=== TEXTE À LIRE ===

Le projet de loi de la réforme du crédit à la consommation préparait la mise en place d’un tel fichier, une centrale des crédits aux particuliers, placée sous la responsabilité de la Banque de France. Une étude a été réalisée, qui a duré 3 ans à partir de la promulgation de la Loi. C’était, je trouve, assez lent, surtout à la vitesse où vont les choses. Nicole Bricq, sénatrice du PS de la Seine-et-Marne et vice présidente de la commission des finances du Sénat à l’époque proposait d’ailleurs la création de ce fichier, mais surtout d’un « crédit social », ouvert aux familles en général exclues du crédit, pour des montants allant jusqu’à 3000 euros. Le fichier positif, donnant l’assurance aux banques que vous pouvez effectivement rembourser vos emprunts, permet du coup de faciliter l’octroi de crédits : le microcrédit devient envisageable !
Ce qui est sûr, c’est qu’il n’y a jamais eu d’unanimité sur la création du fichier central, ni même entre les banques. Certaines banques préfèrent le fichier positif, estimant que ça les protégerait des futurs mauvais payeurs, d’autres sont contre, estimant que c’est un processus énorme qui compliquerait trop l’octroi des crédits. D’autres encore trouvent qu’un tel fichier est une atteinte aux libertés individuelles et à la privacité, surtout si le fichier peut servir à recevoir de la pub agressive. On les comprend quelque part, et c’est pour ça qu’il faut très bien penser le fichier central des emprunts.
l’UFC-Que choisir, association de consommateurs, est contre le fichier positif, justement à cause du manque de privacité de nos données : il donne accès au moindre établissement de crédit à notre salaire, nos revenus, nos dépenses, nos crédits, ce qui permet pratiquement à la Terre entière de nous ficher dans une case « consommateur » et lui envoyer des publicités, le solliciter pour acheter telle ou telle chose, tel ou tel service. Un enfer pour le consommateur : à cause de quelques personnes qui n’ont pas eu de chance dans la gestion de leurs finances, on fiche l’ensemble de la France.
C’est, en l’état, exagéré, et il faut bien sûr plusieurs garde-fous pour que cela n’arrive pas. L’association Cresus, qui assiste les ménages en banqueroute, est bien sûr pour, mais ils ne regardent le problème que par le prisme des surendettés. L’avis des établissements de crédit est également partagé : Cetelem est contre, la Banque Accord est pour.
On l’a compris, pour les ménages les plus fragiles, la Centrale des Crédits aux Particuliers, selon les termes de la Loi, est quelque chose de fondamental : elle protège les plus démunis, et leur permet d’accéder aux microcrédits. En revanche, pour la majorité des français, ce fichier central présente le risque, si il est mal fait, d’exposer les ménages à toutes les campagnes marketing abusives imaginables.

===

§ CONSIGNE A:
Pour chacune des affirmations (i) « L’UFC-Que choisir est favorable au fichier positif », (ii) « Le crédit social proposé par Nicole Bricq pouvait atteindre 3000 euros » et (iii) « Cetelem soutient le fichier », indiquez si elle concorde avec le texte sur le fichier central des crédits. Répondez par oui ou par non en citant les mots du texte qui tranchent.
§ CONSIGNE B:
D’après le texte sur le fichier central des crédits, sous la responsabilité de quel organisme la centrale des crédits aux particuliers devait-elle être placée ?
Les items présentés ensuite forment un matériau indépendant du texte.

=== DONNÉES FOURNIES ===

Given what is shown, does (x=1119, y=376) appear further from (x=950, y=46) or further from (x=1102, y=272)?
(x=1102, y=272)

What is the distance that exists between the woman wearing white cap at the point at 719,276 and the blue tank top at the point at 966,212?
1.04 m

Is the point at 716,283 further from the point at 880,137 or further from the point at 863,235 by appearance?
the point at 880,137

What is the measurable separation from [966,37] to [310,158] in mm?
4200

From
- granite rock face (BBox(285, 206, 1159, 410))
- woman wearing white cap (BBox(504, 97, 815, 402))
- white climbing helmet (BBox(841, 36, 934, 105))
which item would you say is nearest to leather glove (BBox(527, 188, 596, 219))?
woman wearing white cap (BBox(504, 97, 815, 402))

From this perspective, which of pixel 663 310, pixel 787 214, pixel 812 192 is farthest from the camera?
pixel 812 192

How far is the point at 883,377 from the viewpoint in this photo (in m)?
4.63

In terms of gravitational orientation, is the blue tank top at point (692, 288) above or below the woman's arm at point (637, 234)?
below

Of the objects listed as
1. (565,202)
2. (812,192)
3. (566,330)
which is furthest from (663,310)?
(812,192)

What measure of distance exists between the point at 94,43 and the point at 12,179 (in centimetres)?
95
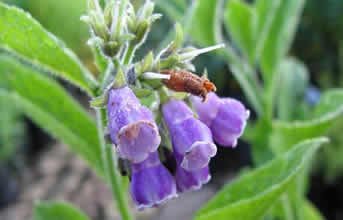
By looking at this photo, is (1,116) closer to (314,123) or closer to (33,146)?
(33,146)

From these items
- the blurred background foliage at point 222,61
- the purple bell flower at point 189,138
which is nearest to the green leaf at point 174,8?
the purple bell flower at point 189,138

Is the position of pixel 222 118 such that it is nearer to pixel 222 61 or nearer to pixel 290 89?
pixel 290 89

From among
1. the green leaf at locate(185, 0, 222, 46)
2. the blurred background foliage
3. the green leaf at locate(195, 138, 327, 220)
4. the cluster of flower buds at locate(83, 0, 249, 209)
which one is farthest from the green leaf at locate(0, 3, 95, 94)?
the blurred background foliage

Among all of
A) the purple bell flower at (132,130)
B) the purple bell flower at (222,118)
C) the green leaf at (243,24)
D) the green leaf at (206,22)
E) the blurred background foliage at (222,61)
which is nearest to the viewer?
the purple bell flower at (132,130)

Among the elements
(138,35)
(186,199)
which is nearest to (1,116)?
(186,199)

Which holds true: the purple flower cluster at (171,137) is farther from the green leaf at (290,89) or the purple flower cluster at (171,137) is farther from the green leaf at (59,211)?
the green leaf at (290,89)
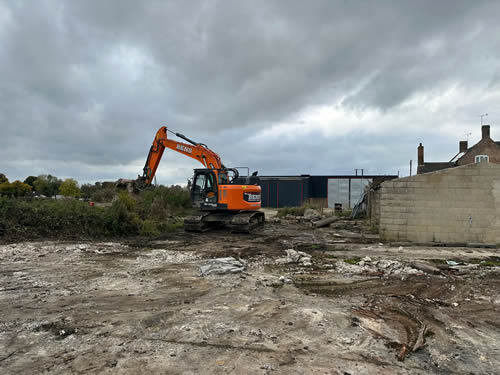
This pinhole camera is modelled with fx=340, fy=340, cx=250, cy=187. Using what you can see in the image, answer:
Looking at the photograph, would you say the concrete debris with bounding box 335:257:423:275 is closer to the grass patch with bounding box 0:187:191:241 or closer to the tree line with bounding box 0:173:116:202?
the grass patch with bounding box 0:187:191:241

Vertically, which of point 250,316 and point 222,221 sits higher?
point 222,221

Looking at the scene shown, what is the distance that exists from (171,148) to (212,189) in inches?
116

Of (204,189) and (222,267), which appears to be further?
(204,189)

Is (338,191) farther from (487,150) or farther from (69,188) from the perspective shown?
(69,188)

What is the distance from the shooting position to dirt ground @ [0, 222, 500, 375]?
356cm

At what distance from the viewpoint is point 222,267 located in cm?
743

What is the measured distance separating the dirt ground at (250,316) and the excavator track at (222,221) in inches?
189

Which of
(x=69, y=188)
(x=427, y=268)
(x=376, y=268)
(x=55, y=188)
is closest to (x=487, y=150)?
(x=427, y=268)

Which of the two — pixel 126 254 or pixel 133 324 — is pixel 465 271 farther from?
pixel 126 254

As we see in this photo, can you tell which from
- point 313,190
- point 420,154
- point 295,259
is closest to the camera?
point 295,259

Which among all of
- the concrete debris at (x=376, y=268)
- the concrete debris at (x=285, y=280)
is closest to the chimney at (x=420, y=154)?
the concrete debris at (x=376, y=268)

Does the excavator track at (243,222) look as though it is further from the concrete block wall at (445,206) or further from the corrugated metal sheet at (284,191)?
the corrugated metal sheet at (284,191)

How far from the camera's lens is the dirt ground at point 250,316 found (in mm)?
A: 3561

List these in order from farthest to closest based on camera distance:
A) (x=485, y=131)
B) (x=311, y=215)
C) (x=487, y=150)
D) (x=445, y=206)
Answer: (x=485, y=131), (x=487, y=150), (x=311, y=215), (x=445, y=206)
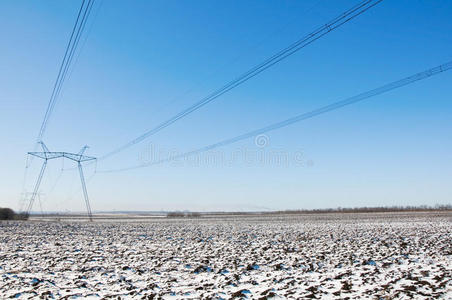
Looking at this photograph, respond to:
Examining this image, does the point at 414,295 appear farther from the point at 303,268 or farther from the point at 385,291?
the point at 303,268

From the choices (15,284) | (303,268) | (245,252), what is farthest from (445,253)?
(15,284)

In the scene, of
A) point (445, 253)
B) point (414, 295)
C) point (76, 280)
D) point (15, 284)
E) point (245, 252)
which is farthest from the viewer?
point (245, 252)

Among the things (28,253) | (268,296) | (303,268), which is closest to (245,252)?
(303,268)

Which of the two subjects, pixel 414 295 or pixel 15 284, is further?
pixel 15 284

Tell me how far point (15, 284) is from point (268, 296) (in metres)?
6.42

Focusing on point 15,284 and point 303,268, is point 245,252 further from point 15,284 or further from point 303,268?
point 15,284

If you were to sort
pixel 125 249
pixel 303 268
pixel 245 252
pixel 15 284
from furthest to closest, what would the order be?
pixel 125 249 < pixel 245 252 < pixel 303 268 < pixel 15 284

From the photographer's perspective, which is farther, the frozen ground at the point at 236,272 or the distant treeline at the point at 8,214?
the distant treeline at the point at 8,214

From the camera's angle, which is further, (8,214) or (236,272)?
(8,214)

===

§ CORRIGÉ A:
(i) Non : « l’UFC-Que choisir, association de consommateurs, est contre le fichier positif ».
(ii) Oui : « pour des montants allant jusqu’à 3000 euros ».
(iii) Non : « Cetelem est contre, la Banque Accord est pour ».

§ CORRIGÉ B:
Sous la responsabilité de la Banque de France.